Y luego está lo nuestro, que es donde el debate abstracto toca tierra volcánica. Porque en Canarias el dilema de mi vecino tiene una respuesta particular que no depende de lo que hagan China ni la Comisión Europea. Estas islas generan todavía la inmensa mayoría de su electricidad quemando derivados del petróleo que llegan en barco: en 2024, el mix canario lo lideraban el ciclo combinado y los motores diésel, y las renovables apenas rondan la quinta parte de la generación, con récord histórico incluido, frente a más de la mitad en el conjunto de España. Léalo despacio: el territorio con más sol y más viento del país es también uno de los más enganchados al fuel. Aquí la transición energética no es un gesto para salvar el planeta; es dejar de tirar el dinero por la borda de un petrolero. Y El Hierro, con su central de Gorona del Viento cubriendo tramos enteros de su demanda con viento y agua, lleva años demostrando que no hablamos de ciencia ficción sino de voluntad.

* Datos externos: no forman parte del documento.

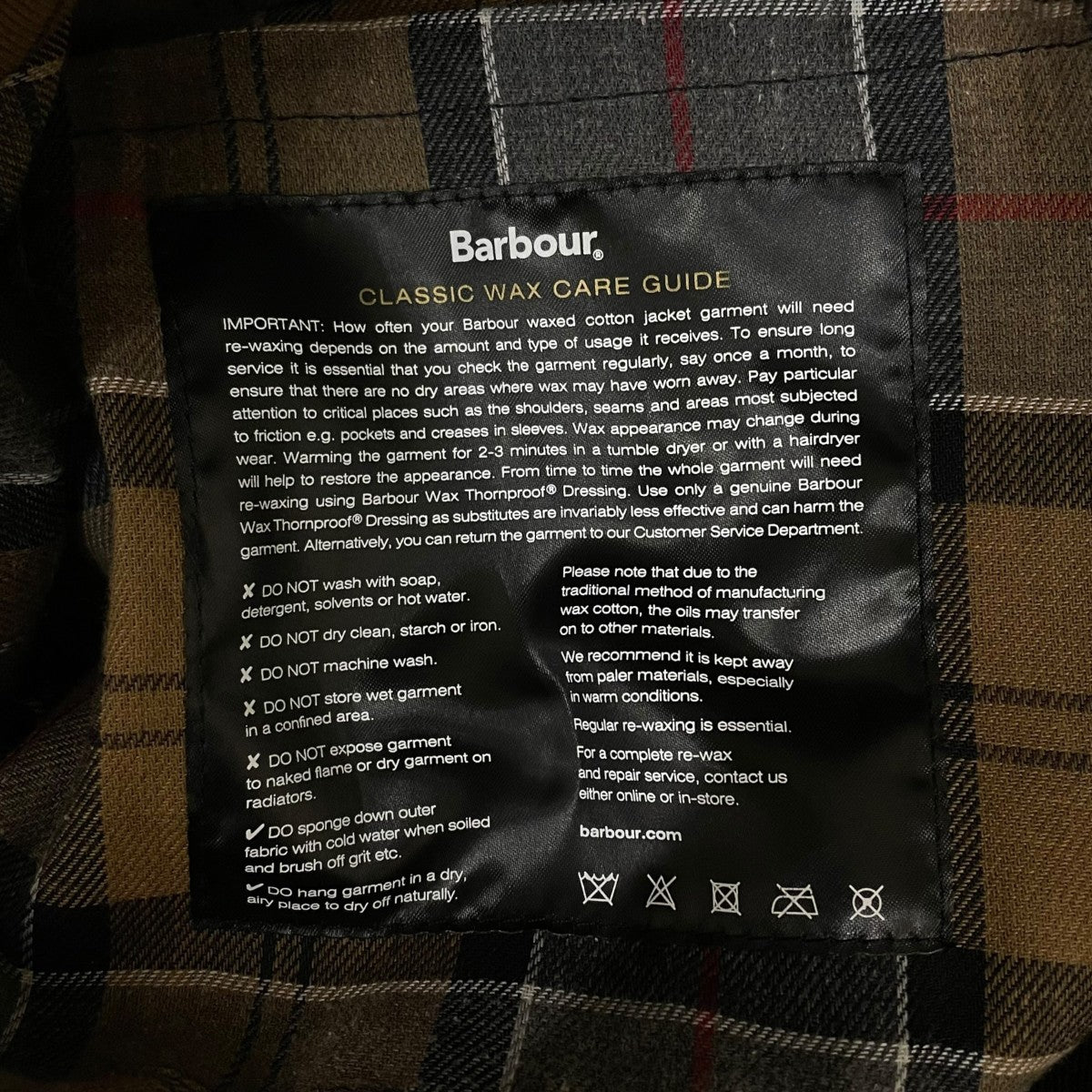 Barbour INTERNATIONAL ORIGINAL WAX JACKETインターナショナル オリジナル ワックスジャケットMWX0004BK51 古着・中古-5枚目のアイテム画像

Con los residuos, otro tanto. A un vecino de Múnich se le puede contar que recicla por el Ártico; a uno de Arafo o de Granadilla basta con enseñarle el mapa: una isla no tiene traspaís donde esconder sus vertederos, y cada tonelada mal gestionada se queda aquí, entre nosotros, a unos kilómetros de las playas de las que vivimos. Esa es, me parece, la gran lección pendiente de la política ambiental europea y canaria: se ha vendido el esfuerzo con promesas cósmicas —«recicla y salva el planeta», que es mentira por exceso— en lugar de con verdades domésticas: recicla porque tu isla es finita, electrifícate porque tu energía es carísima y ajena, cuida el litoral porque es tu despensa y tu nómina. Cuando la promesa es cósmica y el resultado invisible, el descreimiento crece solo. Cuando la razón es local y tangible, el esfuerzo se entiende sin sermones.

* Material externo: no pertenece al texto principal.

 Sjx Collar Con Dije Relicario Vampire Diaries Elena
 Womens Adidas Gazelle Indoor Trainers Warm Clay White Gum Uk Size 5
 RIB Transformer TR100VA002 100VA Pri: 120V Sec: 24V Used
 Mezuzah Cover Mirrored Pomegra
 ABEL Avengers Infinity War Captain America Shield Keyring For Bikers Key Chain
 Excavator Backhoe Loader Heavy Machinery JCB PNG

Así que no, no le diré a mi vecino que su enfado es egoísmo. Le diré que tiene razón en el diagnóstico y se equivoca en la receta. Que el reparto del esfuerzo es injusto y hay que pelearlo: en Bruselas, con aranceles y condiciones a quien no juegue limpio; y en casa, cargando menos al particular y más a quien tiene los medios. Pero que rendirse porque otros ensucian sería, en unas islas como las nuestras, el único lujo que de verdad no podemos permitirnos. La virtud no puede salir tan cara, cierto. La estupidez, en un territorio de dos mil kilómetros cuadrados rodeado de océano, saldría muchísimo más.